Sarebbe ingiusto, comunque, limitarsi alle crisi in corso. Perché in altri casi si sono trovate soluzioni positive, a cominciare dall’accordo sul nucleare iraniano. L’intesa (criticata da Israele e dall’Arabia Saudita) è un successo del presidente americano Barack Obama, che, con la riapertura delle rispettive ambasciate, porta a casa un altro risultato: la fine, dopo cinquantacinque anni, del contenzioso con Cuba, favorita, come si sa, dalla mediazione vaticana.

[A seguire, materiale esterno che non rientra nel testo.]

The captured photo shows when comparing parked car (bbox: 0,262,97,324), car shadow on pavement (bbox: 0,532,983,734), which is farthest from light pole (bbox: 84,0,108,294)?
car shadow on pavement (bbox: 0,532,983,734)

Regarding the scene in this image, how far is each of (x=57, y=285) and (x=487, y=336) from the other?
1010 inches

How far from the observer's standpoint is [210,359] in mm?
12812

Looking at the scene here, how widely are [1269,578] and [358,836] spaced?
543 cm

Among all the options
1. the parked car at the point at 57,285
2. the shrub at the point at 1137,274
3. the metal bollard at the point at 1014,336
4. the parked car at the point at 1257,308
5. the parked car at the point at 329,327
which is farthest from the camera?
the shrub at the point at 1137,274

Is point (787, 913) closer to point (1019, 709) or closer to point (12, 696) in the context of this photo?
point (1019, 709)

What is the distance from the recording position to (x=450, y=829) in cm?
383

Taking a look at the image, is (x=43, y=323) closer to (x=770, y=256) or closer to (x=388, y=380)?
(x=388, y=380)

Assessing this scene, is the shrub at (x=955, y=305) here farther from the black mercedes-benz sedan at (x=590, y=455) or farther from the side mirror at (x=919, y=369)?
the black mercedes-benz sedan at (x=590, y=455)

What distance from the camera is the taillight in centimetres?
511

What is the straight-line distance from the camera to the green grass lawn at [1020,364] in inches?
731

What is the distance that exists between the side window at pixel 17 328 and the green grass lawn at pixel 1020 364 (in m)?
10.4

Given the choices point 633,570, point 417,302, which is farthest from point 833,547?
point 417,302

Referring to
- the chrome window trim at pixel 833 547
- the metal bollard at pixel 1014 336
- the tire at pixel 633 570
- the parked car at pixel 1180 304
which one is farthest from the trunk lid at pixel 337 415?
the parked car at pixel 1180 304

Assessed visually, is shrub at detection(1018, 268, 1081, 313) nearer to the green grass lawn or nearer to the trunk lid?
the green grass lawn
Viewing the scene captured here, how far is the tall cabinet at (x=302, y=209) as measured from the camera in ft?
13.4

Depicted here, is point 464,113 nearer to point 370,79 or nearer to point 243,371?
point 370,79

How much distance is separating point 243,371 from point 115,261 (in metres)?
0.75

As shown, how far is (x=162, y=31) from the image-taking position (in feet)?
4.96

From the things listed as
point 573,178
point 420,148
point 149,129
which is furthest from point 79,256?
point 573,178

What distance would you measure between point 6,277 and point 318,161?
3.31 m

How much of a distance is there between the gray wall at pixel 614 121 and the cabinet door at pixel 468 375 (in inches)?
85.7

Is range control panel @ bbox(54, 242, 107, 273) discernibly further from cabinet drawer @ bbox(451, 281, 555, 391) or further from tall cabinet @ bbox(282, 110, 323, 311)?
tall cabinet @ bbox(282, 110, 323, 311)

Altre questioni restano aperte, dalla situazione di guerra strisciante in Ukraina, che sancisce il ritorno della Russia sulla scena internazionale, ai conflitti locali in Africa (Mali, Nigeria, Centrafrica, Burundi). Né è possibile trascurare il momento che sta attraversando la Cina, con qualche difficoltà di natura finanziaria ma una sempre più evidente pretesa di contendere agli Usa l’egemonia mondiale, estendendo le sue zone di influenza ma anche suscitando qualche tensione con i suoi vicini del Pacifico. Anche la Turchia sta vivendo in condizioni di ambiguità, fra una stretta autoritaria impressa dal presidente Recep Tayyp Erdoğan, la necessità di restare agganciata all’Occidente e i riflessi dei conflitti di Siria e Iraq ai confini. Il bilancio non si esaurisce qui: c’è soltanto da sperare che, nel 2016, la storia del mondo sia meno drammatica.